## SOURCE DOCUMENT
↓

We recorded stock-based compensation representing the difference between the option exercise price and the deemed fair value of our common stock on the grant date for financial reporting purposes. We determined the deemed fair value of our common stock based upon the most recent third-party sale of our common stock known to us. Had different assumptions or criteria been used to determine the deemed fair value of our common stock, different amounts of stock-based compensation could have been reported.

In accordance with Statement of Financial Accounting Standards (‘‘SFAS’’) No. 123, ‘‘Accounting for Stock-Based Compensation,’’ and SFAS No. 148, ‘‘Accounting for Stock-Based Compensation-Transition and Disclosure,’’ which amended SFAS No. 123, we disclosed pro forma net income and net income per share as if the fair value based method had been applied in measuring compensation expense. The disclosure provisions of SFAS No. 148 were effective for financial statements for interim periods beginning after December 15, 2002. We adopted the disclosure requirements in the first quarter of 2003. This information is contained in Note 1 to our financial statements. The fair values of options and shares issued pursuant to our option plan at each grant date were estimated using the Black-Scholes option pricing model. Because there has been no public market for our common stock, we used the minimum value method in determining the expected volatility of our common stock was zero. The transition provisions did not have an impact on our financial position or results of operations as we did not elect to adopt the fair value-based method of accounting for stock-based employee compensation under SFAS No. 123.

↑

## GIVEN TASK 1
Repeat the stock-based compensation passage word for word, from "We recorded stock-based" to "have been reported.".
## GIVEN TASK 2
According to the stock-based compensation passage, why did the transition provisions have no effect on the company's financial position or results of operations? Answer in one to three sentences.
## GIVEN TASK 3
In the stock-based compensation passage, when did the company adopt the disclosure requirements?

## MATERIAL
↓

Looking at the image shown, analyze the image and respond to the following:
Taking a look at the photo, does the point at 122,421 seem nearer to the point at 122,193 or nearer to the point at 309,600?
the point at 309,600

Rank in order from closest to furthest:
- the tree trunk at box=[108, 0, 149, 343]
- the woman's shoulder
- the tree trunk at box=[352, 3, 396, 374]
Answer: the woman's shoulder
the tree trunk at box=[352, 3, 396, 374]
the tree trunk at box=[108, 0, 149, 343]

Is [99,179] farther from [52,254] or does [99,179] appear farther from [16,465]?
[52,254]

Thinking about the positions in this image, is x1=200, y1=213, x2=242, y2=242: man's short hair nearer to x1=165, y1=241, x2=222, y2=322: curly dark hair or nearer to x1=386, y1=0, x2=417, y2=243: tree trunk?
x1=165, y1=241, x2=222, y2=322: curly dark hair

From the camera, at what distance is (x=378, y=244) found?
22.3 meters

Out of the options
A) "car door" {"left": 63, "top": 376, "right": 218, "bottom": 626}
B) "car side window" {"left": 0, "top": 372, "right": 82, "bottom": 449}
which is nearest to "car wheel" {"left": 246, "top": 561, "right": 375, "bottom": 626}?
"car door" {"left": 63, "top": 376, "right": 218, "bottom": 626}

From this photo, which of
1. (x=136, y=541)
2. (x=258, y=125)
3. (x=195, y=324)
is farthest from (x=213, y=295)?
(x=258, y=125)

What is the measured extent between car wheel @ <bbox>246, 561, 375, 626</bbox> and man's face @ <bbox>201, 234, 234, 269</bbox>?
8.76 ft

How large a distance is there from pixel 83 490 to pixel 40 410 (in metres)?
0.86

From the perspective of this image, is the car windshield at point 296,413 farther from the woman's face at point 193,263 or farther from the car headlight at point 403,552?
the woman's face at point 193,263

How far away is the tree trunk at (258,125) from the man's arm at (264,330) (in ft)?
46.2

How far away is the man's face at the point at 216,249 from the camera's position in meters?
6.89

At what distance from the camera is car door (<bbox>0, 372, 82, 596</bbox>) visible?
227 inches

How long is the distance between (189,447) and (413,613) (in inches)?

↑

## WRITTEN RESPONSE 1
We recorded stock-based compensation representing the difference between the option exercise price and the deemed fair value of our common stock on the grant date for financial reporting purposes. We determined the deemed fair value of our common stock based upon the most recent third-party sale of our common stock known to us. Had different assumptions or criteria been used to determine the deemed fair value of our common stock, different amounts of stock-based compensation could have been reported.

## WRITTEN RESPONSE 2
The transition provisions had no impact because the company did not elect to adopt the fair value-based method of accounting for stock-based employee compensation under SFAS No. 123.

## WRITTEN RESPONSE 3
In the first quarter of 2003.